XDL DataFrame Reference (Polars)
Version: 1.0 Date: November 2025 Status: Complete ✅ Feature Flag: dataframes
Overview
XDL includes high-performance DataFrame operations powered by Polars, a blazingly fast DataFrame library written in Rust. Polars provides:
- Speed: Often 10-100x faster than Pandas for large datasets
- Memory Efficiency: Lazy evaluation and columnar storage
- Parallel Processing: Automatic multi-threading
- Native Integration: Zero-copy data sharing with XDL arrays
Enabling DataFrames
DataFrames require the dataframes feature flag:
# Build with DataFrame support
cargo build --features dataframes
# Or in Cargo.toml
[dependencies]
xdl-stdlib = { version = "0.1", features = ["dataframes"] }
Function Reference
File I/O Functions
DF_READ_CSV(filename, [has_header], [delimiter])

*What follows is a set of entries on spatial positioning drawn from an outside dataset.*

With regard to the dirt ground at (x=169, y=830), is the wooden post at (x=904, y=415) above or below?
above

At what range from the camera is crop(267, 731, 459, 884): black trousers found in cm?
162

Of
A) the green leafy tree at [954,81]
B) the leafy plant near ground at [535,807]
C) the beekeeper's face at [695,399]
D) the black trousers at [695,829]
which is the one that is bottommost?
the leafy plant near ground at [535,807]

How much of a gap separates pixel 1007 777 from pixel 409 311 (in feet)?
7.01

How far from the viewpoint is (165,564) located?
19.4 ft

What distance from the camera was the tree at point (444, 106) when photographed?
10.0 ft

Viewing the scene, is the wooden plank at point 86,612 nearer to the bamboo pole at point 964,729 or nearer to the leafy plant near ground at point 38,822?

Read a CSV file into a DataFrame.
Parameters: | Parameter | Type | Default | Description | |———–|——|———|————-| | filename | string | required | Path to CSV file | | has_header | boolean | 1 (true) | First row contains column names | | delimiter | string | "," | Field delimiter character |
Returns: DataFrame ID (string)
Example:
df = DF_READ_CSV('data.csv')
df = DF_READ_CSV('data.tsv', 1, '\t')
df = DF_READ_CSV('no_header.csv', 0)
DF_READ_PARQUET(filename)
Read a Parquet file into a DataFrame.
Parameters: | Parameter | Type | Description | |———–|——|————-| | filename | string | Path to Parquet file |
Returns: DataFrame ID (string)
Example:
df = DF_READ_PARQUET('data.parquet')
DF_READ_JSON(filename)
Read a JSON file into a DataFrame.
Parameters: | Parameter | Type | Description | |———–|——|————-| | filename | string | Path to JSON file |
Returns: DataFrame ID (string)
Example:
df = DF_READ_JSON('data.json')
DF_WRITE_CSV(df_id, filename)
Write a DataFrame to a CSV file.
Parameters: | Parameter | Type | Description | |———–|——|————-| | df_id | string | DataFrame ID | | filename | string | Output file path |
Example:
DF_WRITE_CSV, df, 'output.csv'
DF_WRITE_PARQUET(df_id, filename)
Write a DataFrame to a Parquet file.
Parameters: | Parameter | Type | Description | |———–|——|————-| | df_id | string | DataFrame ID | | filename | string | Output file path |
Example:
DF_WRITE_PARQUET, df, 'output.parquet'
DataFrame Creation
DF_CREATE(column_names, data1, data2, ...)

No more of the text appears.